米GoogleがサードパーティCookieの利用を廃止する方針だった環境下で、顧客獲得の新たな手法として小売事業者から注目を集めたリテールメディア広告とはどのようなものでしょうか。デスクトップやモバイルアプリでの広告表示方法など、リテールメディアの活用事例を解説します。
リテールメディア広告の開発・運用事例
小売事業者はこれまで、GoogleのサードパーティCookieに依存しないオンライン広告の方法を模索してきました。2023年に注目を集め始めた方法の1つがリテールメディア広告です。
サードパーティデータとは、小売事業者や広告主が、まったく別の情報ソースを通じて取得した消費者に関する情報です。インターネット上では多くの場合、Googleが提供するサードパーティCookieによって消費者のデータが取得されています。サードパーティCookieは、複数のサイトにまたがってユーザーの行動を追跡し、ユーザーに配信されるターゲット広告の広告主にユーザー情報を提供します。GoogleはサードパーティCookieを段階的に廃止する予定でしたが、2024年7月にその廃止計画を撤回しました。

▶ データ行
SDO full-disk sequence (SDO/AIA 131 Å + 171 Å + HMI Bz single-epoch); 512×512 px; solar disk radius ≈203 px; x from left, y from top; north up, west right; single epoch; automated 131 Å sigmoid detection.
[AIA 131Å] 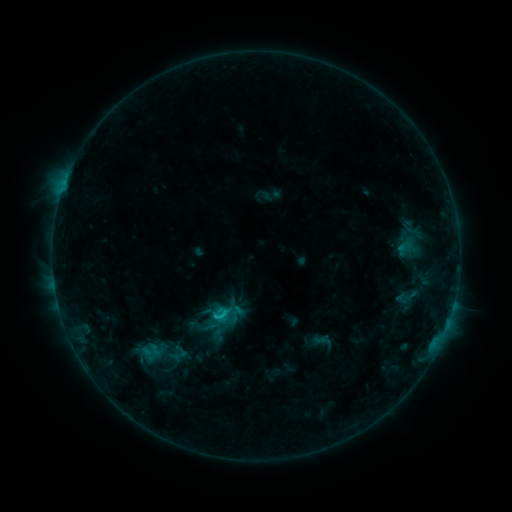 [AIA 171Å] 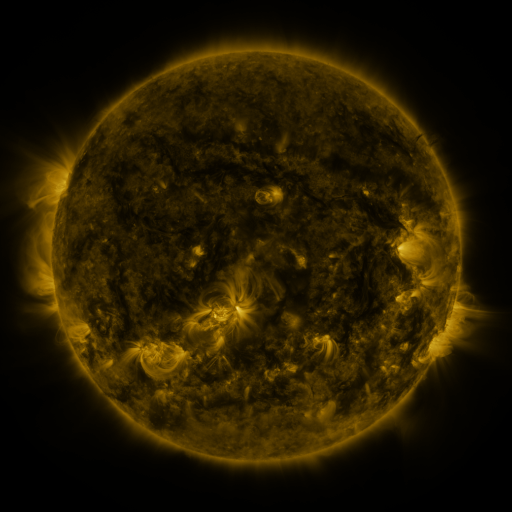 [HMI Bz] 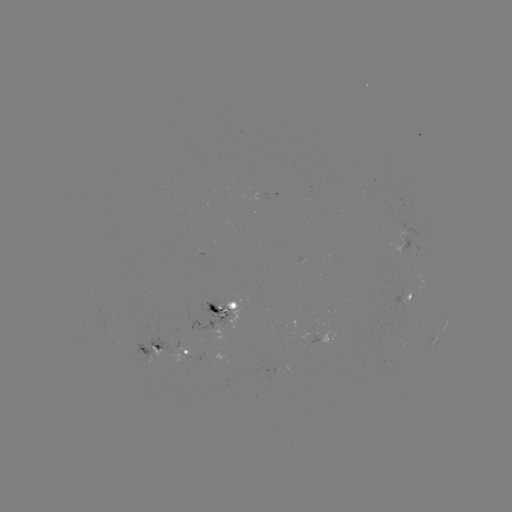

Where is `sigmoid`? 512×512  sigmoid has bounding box [211, 305, 231, 325].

▶ 課題
• a. 次の(i)～(iii)の記述がリテールメディア広告についての文章と一致するかどうかを、それぞれ「はい」か「いいえ」で答え、判断の根拠となる文章中の語句をそのまま引用してください。
(i) Googleは2024年7月に、サードパーティCookieの廃止計画を撤回した。
(ii) リテールメディア広告が注目を集め始めたのは2020年である。
(iii) サードパーティCookieは、単一のサイトの中だけでユーザーの行動を追跡する。
• b. リテールメディア広告についての文章をもとに、次の問いに(i)～(iii)の番号を付けて答えてください。
(i) サードパーティデータとは、どのような情報か。
(ii) インターネット上では多くの場合、消費者のデータは何によって取得されているか。
(iii) 冒頭で、広告表示方法の例としてどこでの表示が挙げられているか。
• c. リテールメディア広告についての文章を、最後の文の後から書き継いでください。

▶ 解答
• a.
(i) はい。「2024年7月にその廃止計画を撤回しました」
(ii) いいえ。「2023年に注目を集め始めた方法の1つがリテールメディア広告です」
(iii) いいえ。「複数のサイトにまたがってユーザーの行動を追跡し」

• b.
(i) 小売事業者や広告主が、まったく別の情報ソースを通じて取得した消費者に関する情報
(ii) Googleが提供するサードパーティCookie
(iii) デスクトップやモバイルアプリ

• c.
サードパーティデータに代わるユーザー情報源として、ファーストパーティデータがあげられます。ファーストパーティデータとは、小売事業者や広告主が消費者から直接取得するデータのことです。消費者がロイヤルティプログラムに登録するために使用するメールアドレスや電話番号、Eコマースで注文を完了するために使用する個人情報などが該当します。
このようなデータが、リテールメディアネットワークとその広告の基となっています。小売事業者や広告主が、消費者の購買行動に基づいてパーソナライズしたデジタル広告を配信することを可能にしています。
ユーザーのプライバシー保護を損なわないデータ運用、UNFIが実現する3種類のパーソナライズ広告
自然食品・関連品の流通を手がける米United Natural Foods(UNFI)は2024年春、「UNFIメディアネットワーク」と呼ばれる独自のリテールメディアネットワークを立ち上げました。「UNFIメディアネットワーク」はリテールメディアネットワークの支援など小売事業者向けのサービスを提供する米Swiftlyと共同開発しました。
米国のEC専門誌『Digital Commerce 360』の取材に対し、UNFIのホールセール担当プレジデント(卸売部門社長)であるルイス・マーティン氏は、「Swiftlyが提供するリテールメディアプラットフォームを利用した理由の1つは、プラットフォームを運営する小売事業者が、サイトを訪れるユーザーやロイヤルティプログラムの会員データを100%管理できる点に魅力を感じたからです。データを手放す理由はありません」と説明しています。
Swiftlyの共同設立者で最高技術責任者(CTO)のショーン・ターナー氏は『Digital Commerce 360』によるオンライン取材のなかで、リテールメディア広告の事例を紹介しました。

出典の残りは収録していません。